Parasitisme dans la joaillerie
Pour mieux comprendre le cas Bulgari vs APM Monaco, il est important de revenir sur l’histoire et le positionnement des deux marques. La marque Bulgari est reconnue pour ses créations emblématiques, dont la plus célèbre est sans doute la collection Serpenti. Depuis 1948, cette collection a été constamment réinventée, faisant l’objet d’investissements créatifs et marketing colossaux. Des millions d’euros ont été dépensés pour faire de ce serpent stylisé une icône de la haute joaillerie.
APM Monaco, de son côté, s’est positionnée sur un segment de joaillerie fantaisie, accessible et inspirée des tendances. C’est en commercialisant ses propres modèles de bijoux en forme de serpent que la marque a été assignée en justice par Bulgari.
Rejet de la contrefaçon, mais pas de l’accusation
L’affaire a pris une tournure inattendue. Le Tribunal de Grande Instance avait initialement retenu la contrefaçon, mais la Cour d’appel de Paris a infirmé cette décision. Elle a reconnu l’originalité des bijoux Bulgari, mais a jugé que les modèles d’APM Monaco n’étaient pas des reproductions identiques. La forme de la tête, l’emplacement des yeux ou la configuration des écailles présentaient des différences suffisantes pour écarter la contrefaçon.
Cependant, le rejet de la contrefaçon n’a pas permis à APM Monaco d’être acquittée. C’est à ce moment que la notion de parasitisme est entrée en jeu.
Le parasitisme, s’immiscer dans le sillage du concurrent
La Cour d’appel a finalement condamné APM Monaco pour parasitisme, une forme de concurrence déloyale. Le parasitisme se caractérise par le fait de « s’immiscer dans le sillage d’un concurrent pour en tirer profit, sans bourse délier ».
En reprenant le motif du serpent de manière récurrente, APM Monaco a clairement cherché à exploiter la notoriété et les investissements créatifs de Bulgari. La justice a considéré ce comportement comme du « free-riding » : APM Monaco a profité de la réputation de Bulgari tout en évitant les coûts associés à la création et à la promotion de son propre emblème.
La décision a été claire : APM Monaco a été condamnée à verser 130 000 € de dommages-intérêts, à interdire la commercialisation des 30 modèles incriminés et à détruire ses stocks.

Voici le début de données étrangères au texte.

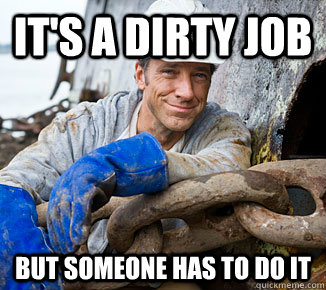 It's a dirty job but someone has to do it  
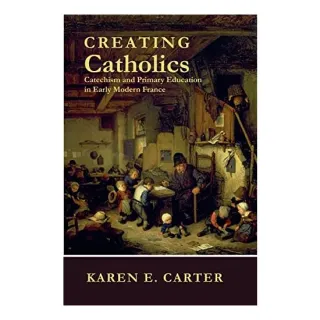 Creating Catholics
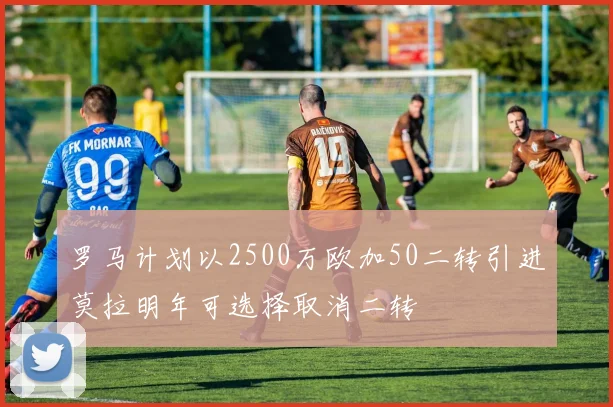 罗马计划以2500万欧加50二转引进莫拉明年可选择取消二转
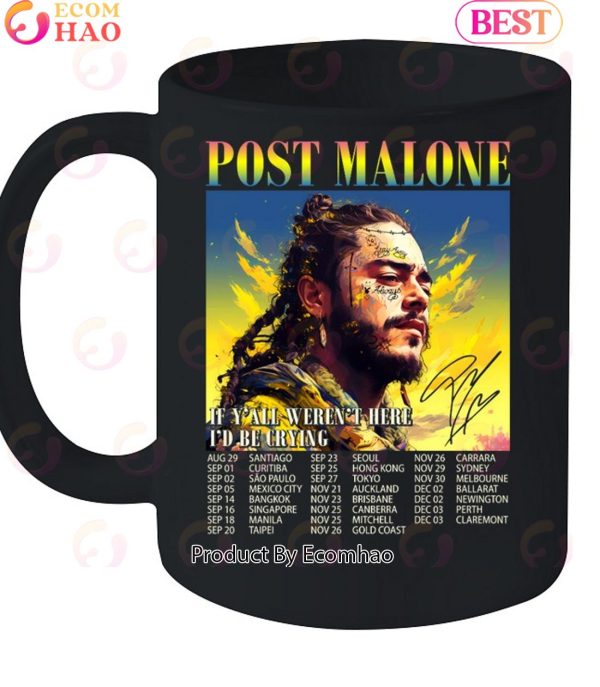 If Y’all Weren’t Here I’d Be Crying Tour 2023 – Post Malone Unisex T-Shirt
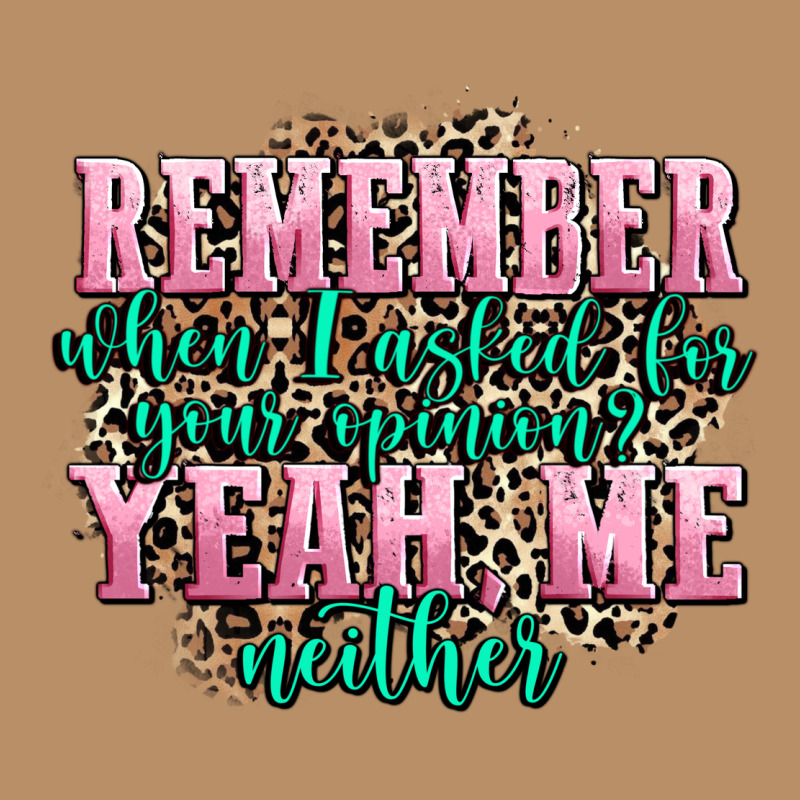 Remember When I Asked For Your Opinion Yeah Me Nei Vintage Hoodie by AdoDesignShop | Teevron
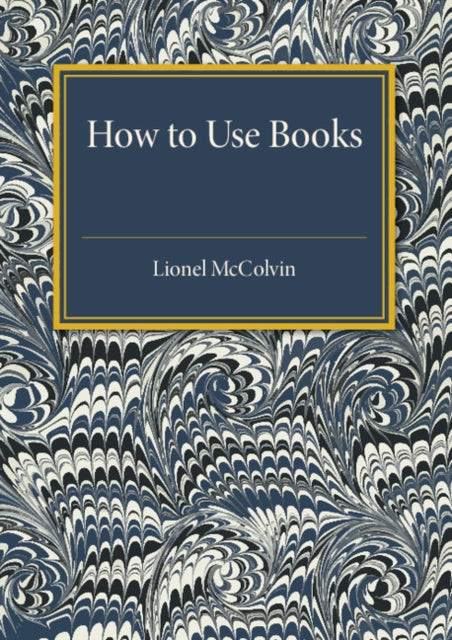 Book cover of: How to Use Books. By: Lionel McColvin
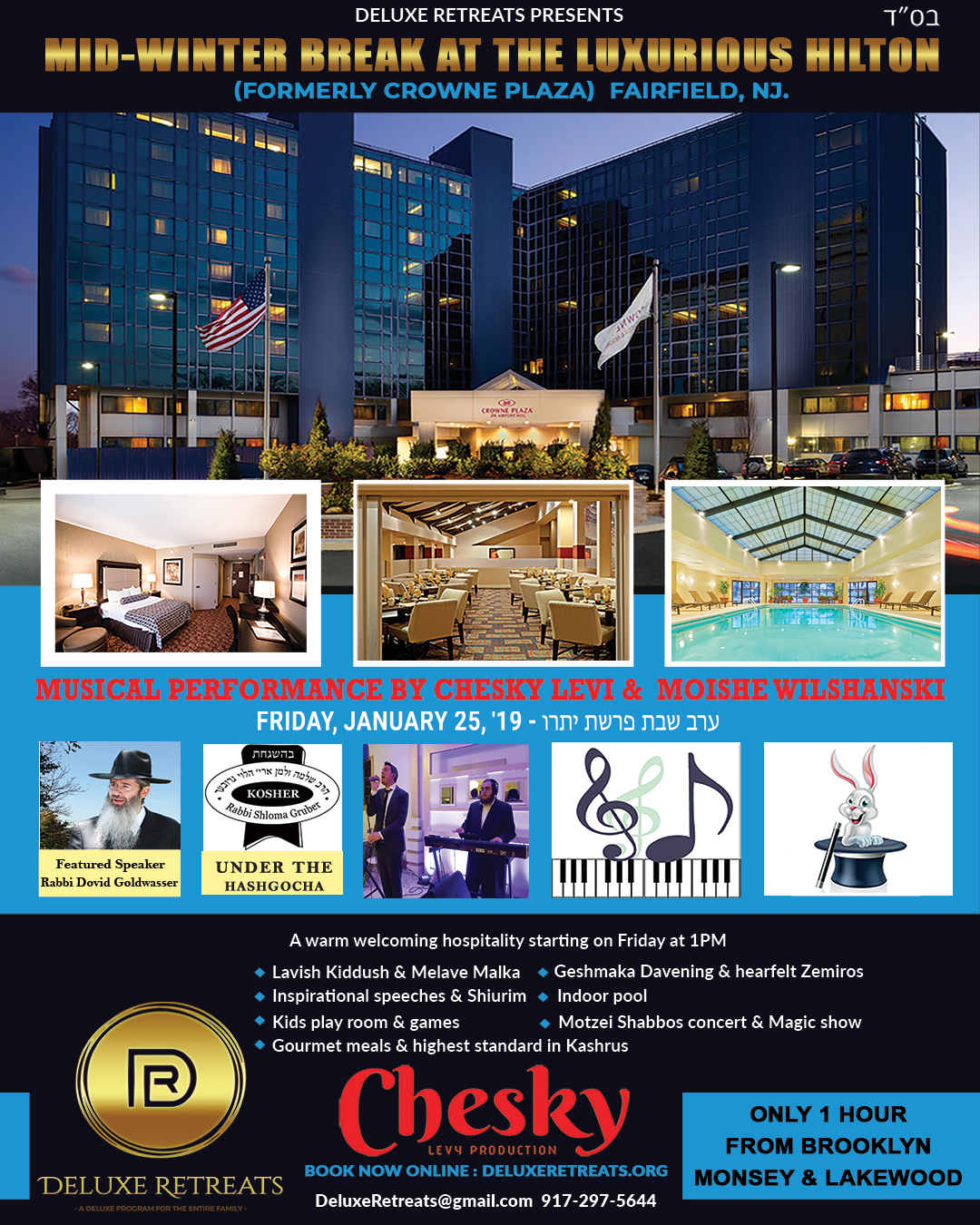 Mid Winter Break at the Luxurious Hilton, Fairfield, NJ with Deluxe Retreats Kosher Travel Info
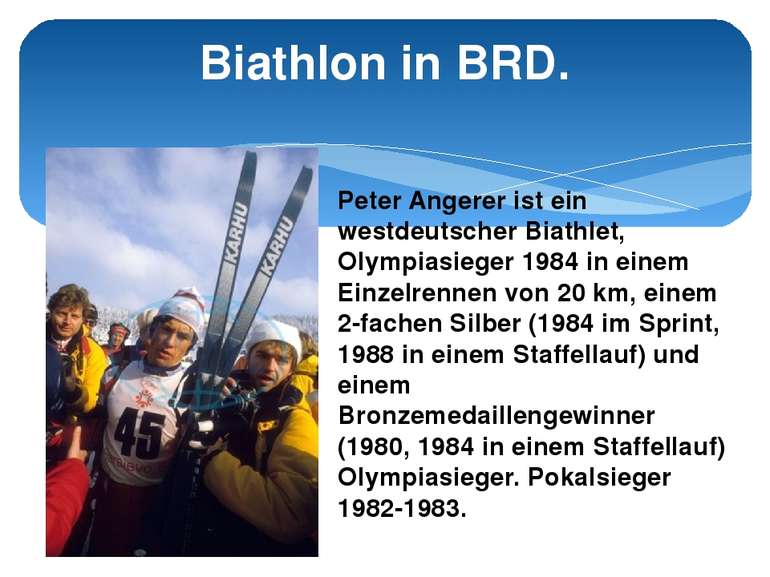 Biathlon in BRD. Peter Angerer ist ein westdeutscher Biathlet, Olympiasieger ...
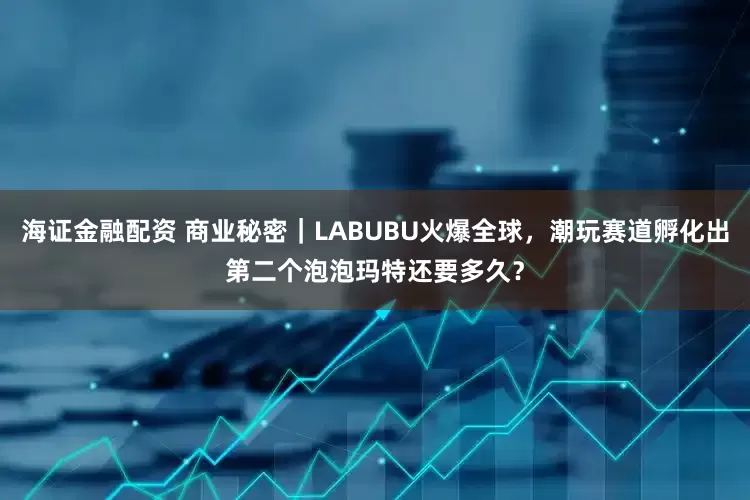 海证金融配资 商业秘密｜LABUBU火爆全球，潮玩赛道孵化出第二个泡泡玛特还要多久？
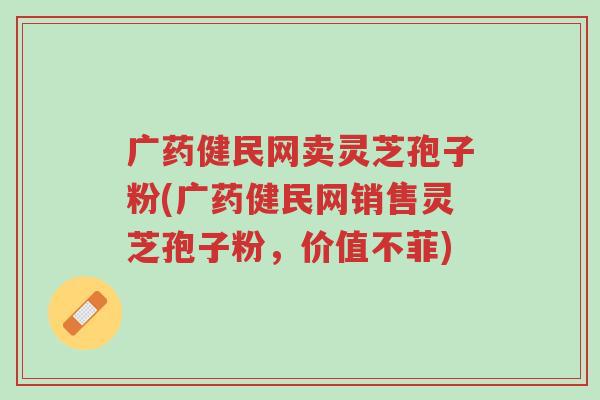 广药健民网卖灵芝孢子粉(广药健民网销售灵芝孢子粉,价值不菲)-第1张图片-超越 广药健民网卖灵芝孢子粉(广药健民网销售灵芝孢子粉,价值不菲)-第1张图片-超越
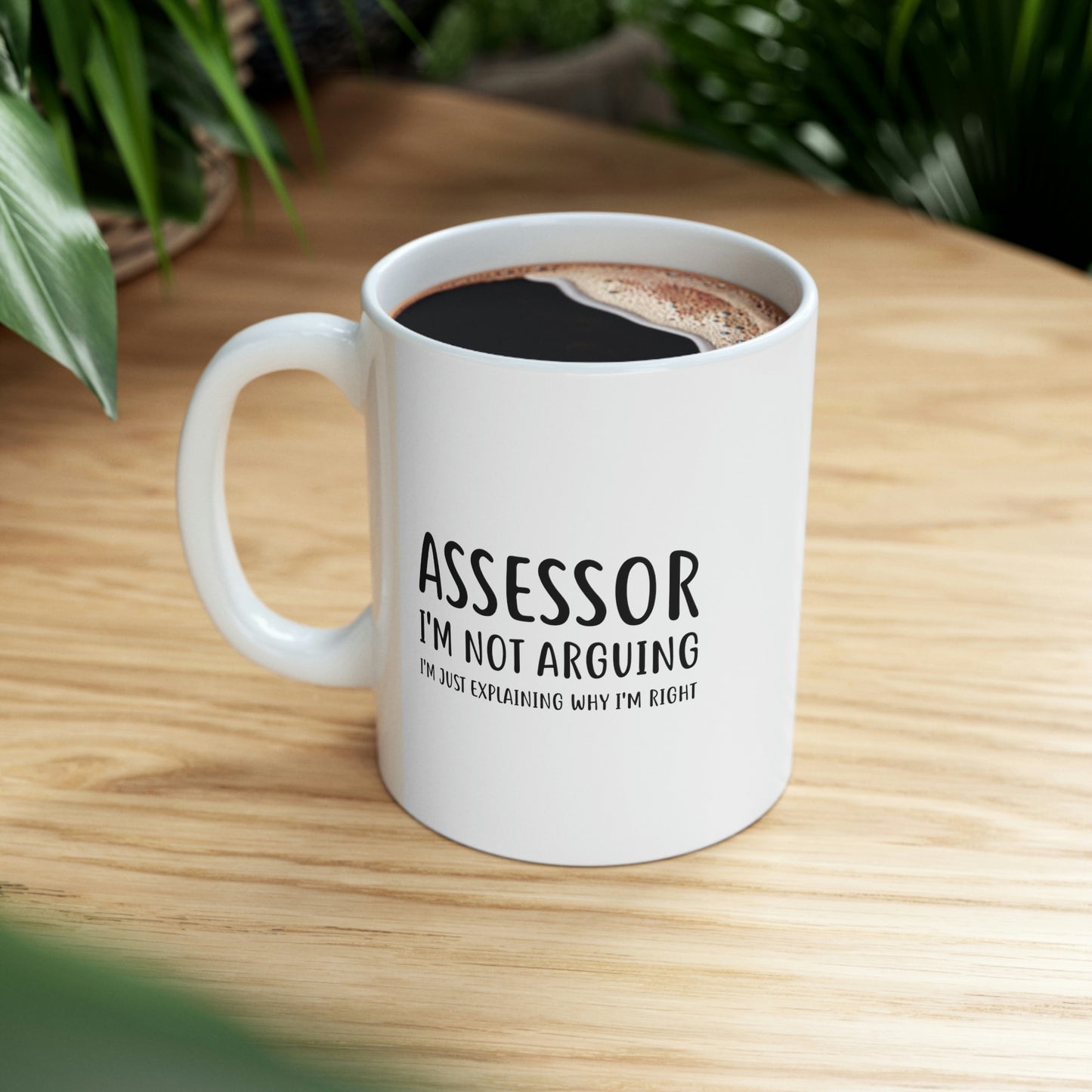 Funny Assessor 11oz Coffee Mug - I'm not arguing - Unique Inspirational Sarcasm Gift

Leçons stratégiques à retenir pour votre marque
Cette décision va bien au-delà du simple cas juridique et délivre un message fort pour tous les entrepreneurs de la mode :
Le parasitisme est une arme juridique puissante. Contrairement à la contrefaçon, qui exige une reproduction quasi-identique, le parasitisme peut être retenu même si les modèles présentent des différences. Il sanctionne l’exploitation d’un capital notoriété et d’investissements, offrant une protection essentielle contre les imitateurs.
Il est important pour les marques établies comme pour les porteurs de projet d’être en mesure de documenter sa singularité. Pour une marque, il est crucial de documenter tous les efforts créatifs et les investissements marketing pour pouvoir prouver la valeur de ses créations en cas de litige. La preuve de l’investissement devient aussi importante que la preuve de l’originalité artistique.
Il convient d’innover sans imiter. Le cas d’APM Monaco est un avertissement clair. Tenter de capitaliser sur la notoriété d’une autre marque est une stratégie à haut risque. La croissance légitime et durable passe par l’innovation, la création de sa propre identité et de sa propre valeur. À l’opposé de ce modèle, des groupes comme Beaumanoir ont fait de la croissance externe par l’acquisition légitime d’entreprises en difficulté leur force, sans recourir à des pratiques juridiquement contestables.
En définitive, cette affaire marque un tournant dans la jurisprudence. Elle rappelle que le travail de création est un actif précieux qui mérite d’être protégé, et que la justice française est de plus en plus attentive aux pratiques qui diluent la valeur des marques.